Getting Started

Installation

qcf can be installed by cloning the code from GitHub using the following steps:

git clone https://github.com/pblischak/QCF.git        # 1. Clone the repo from GitHub
cd QCF/                                               # 2. cd into the QCF/ folder
make                                                  # 3. compile the qcf executable
make test                                             # 4. test that the executable works
sudo make install                                     # 5. copy executable to /usr/local/bin

The sudo make install step will also cp all the files in the scripts/ folder to /usr/local/bin. Stable versions of QCF are also available on the Releases page.

Input Files

Phylip Files

Sequence data for each gene should be in its own file in Phylip format. The setup should be the same as if you were planning to run RAxML on each gene individually.

Example:

  16  500
sp1_1 AGTACAAGGTAGACAGTAGACG...
sp1_2 AGTACAAGGTAGACAGTAGACG...
sp2_1 AGTACAAGGTAGACAGTAGACG...
.
.
.
spN_3 AGTACAAGGTAGACAGTAGACG...

Gene List File

The gene list file is a simple text file that has the name of each Phylip file that is to be included in an analysis on its own line.

Example:

gene1.phy
gene2.phy
gene3.phy
.
.
.
geneL.phy

If this file and the gene sequence files are not in the same directory, then you can add the relevant path information to the Phylip files here so that the program can still find them (e.g., path/to/geneL.phy).

Map File

The mapping file maps haplotypes to sampled taxa.

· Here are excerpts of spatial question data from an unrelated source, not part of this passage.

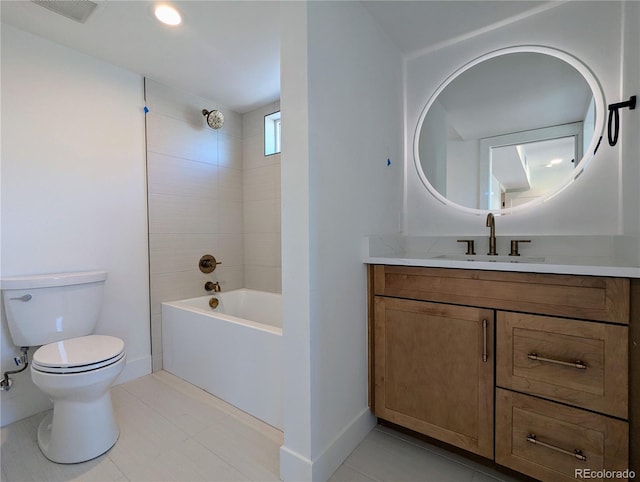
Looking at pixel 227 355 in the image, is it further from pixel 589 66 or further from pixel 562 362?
pixel 589 66

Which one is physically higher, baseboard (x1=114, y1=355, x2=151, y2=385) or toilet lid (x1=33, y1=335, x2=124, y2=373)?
toilet lid (x1=33, y1=335, x2=124, y2=373)

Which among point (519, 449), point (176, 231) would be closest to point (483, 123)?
point (519, 449)

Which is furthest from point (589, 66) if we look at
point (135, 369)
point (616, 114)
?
point (135, 369)

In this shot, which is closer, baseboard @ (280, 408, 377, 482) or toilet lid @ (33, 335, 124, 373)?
baseboard @ (280, 408, 377, 482)

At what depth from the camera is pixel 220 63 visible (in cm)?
199

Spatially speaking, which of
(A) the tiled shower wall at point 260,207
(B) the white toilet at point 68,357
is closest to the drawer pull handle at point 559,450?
(B) the white toilet at point 68,357

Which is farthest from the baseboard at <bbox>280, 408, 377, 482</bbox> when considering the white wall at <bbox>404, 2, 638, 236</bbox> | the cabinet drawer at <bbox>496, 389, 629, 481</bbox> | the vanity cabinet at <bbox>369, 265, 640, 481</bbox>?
the white wall at <bbox>404, 2, 638, 236</bbox>

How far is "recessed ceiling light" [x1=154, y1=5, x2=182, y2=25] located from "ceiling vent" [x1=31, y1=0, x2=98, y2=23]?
0.28 metres

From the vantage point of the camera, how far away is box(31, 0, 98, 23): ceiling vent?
4.78ft

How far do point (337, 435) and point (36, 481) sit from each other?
1240mm

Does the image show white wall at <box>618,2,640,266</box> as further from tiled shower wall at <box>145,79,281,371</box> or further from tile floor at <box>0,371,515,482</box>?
tiled shower wall at <box>145,79,281,371</box>

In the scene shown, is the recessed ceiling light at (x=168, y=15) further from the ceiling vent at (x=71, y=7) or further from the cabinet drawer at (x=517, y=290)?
the cabinet drawer at (x=517, y=290)

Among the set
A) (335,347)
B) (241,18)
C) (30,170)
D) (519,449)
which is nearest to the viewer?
(519,449)

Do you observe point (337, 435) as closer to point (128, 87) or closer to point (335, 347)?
point (335, 347)
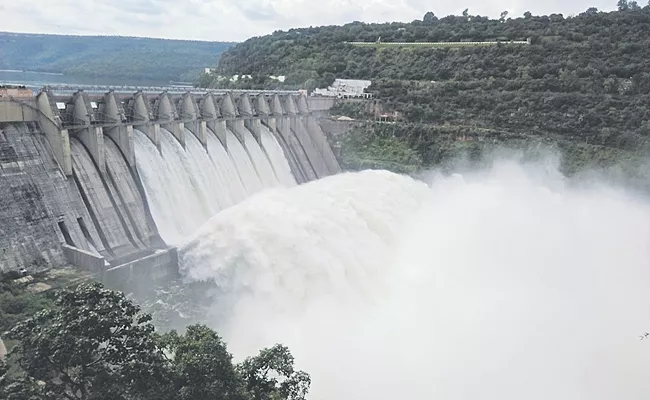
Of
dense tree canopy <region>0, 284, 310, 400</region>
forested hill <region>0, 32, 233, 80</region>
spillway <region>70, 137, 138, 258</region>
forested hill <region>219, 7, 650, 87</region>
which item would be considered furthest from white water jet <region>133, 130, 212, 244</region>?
forested hill <region>0, 32, 233, 80</region>

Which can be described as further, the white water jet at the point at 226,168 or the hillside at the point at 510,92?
the hillside at the point at 510,92

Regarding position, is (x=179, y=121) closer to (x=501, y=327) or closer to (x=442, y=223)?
(x=442, y=223)

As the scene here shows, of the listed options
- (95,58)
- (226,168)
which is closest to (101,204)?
(226,168)

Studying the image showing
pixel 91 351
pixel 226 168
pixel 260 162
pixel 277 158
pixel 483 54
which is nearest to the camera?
pixel 91 351

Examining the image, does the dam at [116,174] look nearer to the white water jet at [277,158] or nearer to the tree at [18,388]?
the white water jet at [277,158]

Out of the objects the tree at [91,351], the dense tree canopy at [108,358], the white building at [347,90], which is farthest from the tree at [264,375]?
the white building at [347,90]

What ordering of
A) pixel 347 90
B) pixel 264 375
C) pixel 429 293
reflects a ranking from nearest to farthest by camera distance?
pixel 264 375
pixel 429 293
pixel 347 90

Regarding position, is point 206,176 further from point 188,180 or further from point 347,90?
point 347,90

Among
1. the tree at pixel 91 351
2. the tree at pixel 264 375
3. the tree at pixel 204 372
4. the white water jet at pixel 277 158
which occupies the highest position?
the tree at pixel 91 351
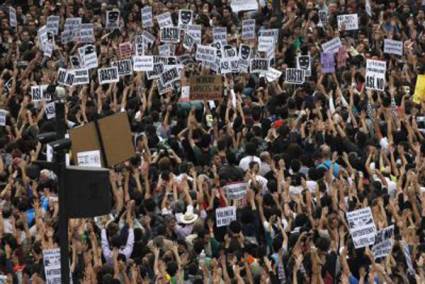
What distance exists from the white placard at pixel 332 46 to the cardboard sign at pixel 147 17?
383cm

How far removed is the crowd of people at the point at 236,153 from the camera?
19047 millimetres

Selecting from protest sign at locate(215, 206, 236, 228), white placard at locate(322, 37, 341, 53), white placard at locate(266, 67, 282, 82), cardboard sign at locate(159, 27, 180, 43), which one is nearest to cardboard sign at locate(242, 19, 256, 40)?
cardboard sign at locate(159, 27, 180, 43)

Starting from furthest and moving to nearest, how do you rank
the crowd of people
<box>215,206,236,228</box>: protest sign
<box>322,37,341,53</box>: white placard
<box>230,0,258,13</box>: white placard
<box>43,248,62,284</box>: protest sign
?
<box>230,0,258,13</box>: white placard < <box>322,37,341,53</box>: white placard < <box>215,206,236,228</box>: protest sign < the crowd of people < <box>43,248,62,284</box>: protest sign

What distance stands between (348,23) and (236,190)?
9.25 meters

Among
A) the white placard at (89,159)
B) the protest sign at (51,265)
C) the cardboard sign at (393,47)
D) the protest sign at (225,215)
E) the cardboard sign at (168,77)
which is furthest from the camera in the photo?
the cardboard sign at (393,47)

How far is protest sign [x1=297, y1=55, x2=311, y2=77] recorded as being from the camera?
26.9 metres

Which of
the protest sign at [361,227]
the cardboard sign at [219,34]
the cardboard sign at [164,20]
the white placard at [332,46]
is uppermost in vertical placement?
the cardboard sign at [164,20]

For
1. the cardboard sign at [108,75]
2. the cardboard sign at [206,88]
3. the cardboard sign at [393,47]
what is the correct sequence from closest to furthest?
the cardboard sign at [206,88] < the cardboard sign at [108,75] < the cardboard sign at [393,47]

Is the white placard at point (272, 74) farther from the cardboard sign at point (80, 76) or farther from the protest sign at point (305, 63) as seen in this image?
the cardboard sign at point (80, 76)

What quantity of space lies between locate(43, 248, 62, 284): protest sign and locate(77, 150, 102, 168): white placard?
2791 mm

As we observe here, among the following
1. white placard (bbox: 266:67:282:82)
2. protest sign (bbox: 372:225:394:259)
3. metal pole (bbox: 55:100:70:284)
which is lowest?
protest sign (bbox: 372:225:394:259)

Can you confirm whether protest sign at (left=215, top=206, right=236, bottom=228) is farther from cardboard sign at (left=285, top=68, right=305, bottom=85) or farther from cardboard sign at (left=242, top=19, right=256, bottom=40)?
cardboard sign at (left=242, top=19, right=256, bottom=40)

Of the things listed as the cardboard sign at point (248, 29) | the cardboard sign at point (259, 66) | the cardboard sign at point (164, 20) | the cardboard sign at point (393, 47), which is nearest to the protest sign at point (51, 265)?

The easiest way to do this is to sequentially number the haplotypes for each gene (e.g., SpeciesName_1, SpeciesName_2, etc.). Genes are treated as independent, so they can reuse the same haplotype names. Also, not all genes need to have all haplotypes. For each taxon, start with its name, followed by a colon (:), then the names of the haplotypes that are present in the Phylip files containing the sequence data, each separated by a comma (,). There should be no spaces. This format is the same as the one used by ASTRAL.

Example:

sp1:sp1_1,sp1_2,sp1_3
sp2:sp2_1,sp2_2
.
.
.
spN:spN_1,spN_2,spN_3,spN_4

Output Files

qcf by default will produce an output file that contains the estimated quartet concordance factors in a file called out-qcf.CFs.csv. If you also print the raw quartet scores, then the program will write another file called out-raw.csv. This file contains all of the raw scores for all haplotypes for each species quartet (it is not intended to be human readable). The out-raw.csv file is what can be passed to the qcf_boot.py Python script to conduct bootstrap resampling for confidence interval estimation.